0

I implemented a RNS Montgomery exponentiation in Cuda.

Everything nice everything fine. It runs on just one SM.

BUT, so far I focus on parallelization of just a single exp. What I want to do now is test with several exp on fly. That is, I want that the i-th next exp is assign to a free SM.

I tried, and the final time was always growing linearly, that is all the exp were assign to the same SM.

Then I switched to streams, but nothing changed.

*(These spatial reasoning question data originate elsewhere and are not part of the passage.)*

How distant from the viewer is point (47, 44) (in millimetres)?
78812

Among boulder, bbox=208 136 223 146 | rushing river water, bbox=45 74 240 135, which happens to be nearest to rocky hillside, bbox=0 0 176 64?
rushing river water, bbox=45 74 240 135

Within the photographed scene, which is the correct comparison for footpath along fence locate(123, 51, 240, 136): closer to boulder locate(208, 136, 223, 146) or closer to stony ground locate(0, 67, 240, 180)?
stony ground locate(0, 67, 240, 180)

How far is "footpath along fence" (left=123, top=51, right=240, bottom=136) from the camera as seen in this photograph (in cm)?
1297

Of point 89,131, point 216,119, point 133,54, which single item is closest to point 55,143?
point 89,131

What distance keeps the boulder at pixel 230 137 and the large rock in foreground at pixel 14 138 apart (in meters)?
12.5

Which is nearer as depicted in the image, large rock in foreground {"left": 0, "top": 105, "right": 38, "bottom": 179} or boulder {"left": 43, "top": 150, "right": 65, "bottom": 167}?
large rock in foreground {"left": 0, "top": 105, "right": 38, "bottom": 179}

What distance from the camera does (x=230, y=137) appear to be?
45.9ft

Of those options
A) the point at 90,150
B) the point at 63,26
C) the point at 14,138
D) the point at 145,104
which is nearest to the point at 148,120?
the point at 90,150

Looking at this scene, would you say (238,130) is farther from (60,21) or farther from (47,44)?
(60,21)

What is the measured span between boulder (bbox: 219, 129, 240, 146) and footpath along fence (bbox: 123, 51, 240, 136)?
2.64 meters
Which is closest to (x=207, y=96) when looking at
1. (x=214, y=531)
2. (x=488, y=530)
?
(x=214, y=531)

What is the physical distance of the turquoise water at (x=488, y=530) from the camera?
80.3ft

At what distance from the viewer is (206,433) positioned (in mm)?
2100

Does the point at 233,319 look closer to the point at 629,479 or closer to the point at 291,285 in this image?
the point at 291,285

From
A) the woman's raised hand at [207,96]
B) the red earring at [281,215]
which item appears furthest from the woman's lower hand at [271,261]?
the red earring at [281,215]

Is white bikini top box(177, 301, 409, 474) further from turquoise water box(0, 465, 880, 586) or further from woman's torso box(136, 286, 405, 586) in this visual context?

However I have never used them, so maybe I am doing something wrong..

This is the code:

void __smeWrapper() {
    cudaEvent_t start, stop;
    cudaStream_t stream0, stream1, stream2;
    float time;
    unsigned int j, i, tmp;
    cudaEventCreate(&start);
    cudaEventCreate(&stop);
    dim3 threadsPerBlock(SET_SIZE, (SET_SIZE+1)/2);

    setCudaDevice();

    s_transferDataToGPU();

    if(cudaDeviceSetCacheConfig(cudaFuncCachePreferL1) != cudaSuccess)
        printf("cudaDeviceSetCacheConfig ERROR!");

    cudaEventRecord( start, 0 );

    //for(i=0; i<EXPONENTIATION_NUMBER; i++)    {
    i=0;
        __me<<< 1, threadsPerBlock, 0, stream0 >>>(&__s_x[i*(2*SET_SIZE + 1)],     __B2modN, __bases, __mmi_NinB, __mmi_Bimodbi, __Bi_inAUar, __dbg, __NinAUar,    
                                            __mmi_BinAUar, __mmi_Ajmodaj, __Ajmodar, __mmi_Armodar, __AjinB, __minusAinB, &__z[i*(2*SET_SIZE + 1)], __e);
    i=1;
        __me<<< 1, threadsPerBlock, 0, stream1 >>>(&__s_x[i*(2*SET_SIZE + 1)], __B2modN, __bases, __mmi_NinB, __mmi_Bimodbi, __Bi_inAUar, __dbg, __NinAUar,
                                        __mmi_BinAUar, __mmi_Ajmodaj, __Ajmodar, __mmi_Armodar, __AjinB, __minusAinB, &__z[i*(2*SET_SIZE + 1)], __e);
    i=2;
    __me<<< 1, threadsPerBlock, 0, stream2 >>>(&__s_x[i*(2*SET_SIZE + 1)], __B2modN, __bases, __mmi_NinB, __mmi_Bimodbi, __Bi_inAUar, __dbg, __NinAUar, __mmi_BinAUar,
                                                                    __mmi_Ajmodaj, __Ajmodar, __mmi_Armodar, __AjinB, __minusAinB, &__z[i*(2*SET_SIZE + 1)], __e);
        //printf("\n%s\n\n", cudaGetErrorString(cudaGetLastError()));
    //}

cudaEventRecord( stop, 0 );
cudaEventSynchronize( stop );
cudaEventElapsedTime( &time, start, stop );
    printf("GPU %f µs : %f ms\n", time*1000, time);

cudaEventDestroy( start );
cudaEventDestroy( stop );

Ubuntu 11.04 64b, Cuda 5 RC, 560 Ti (8 SM)

einpoklum
  • 118,144
  • 57
  • 340
  • 684
elect
  • 6,765
  • 10
  • 53
  • 119

1 Answers1

2

All threads from a block always run on a same SM. You need to start more then one block to use other SMs.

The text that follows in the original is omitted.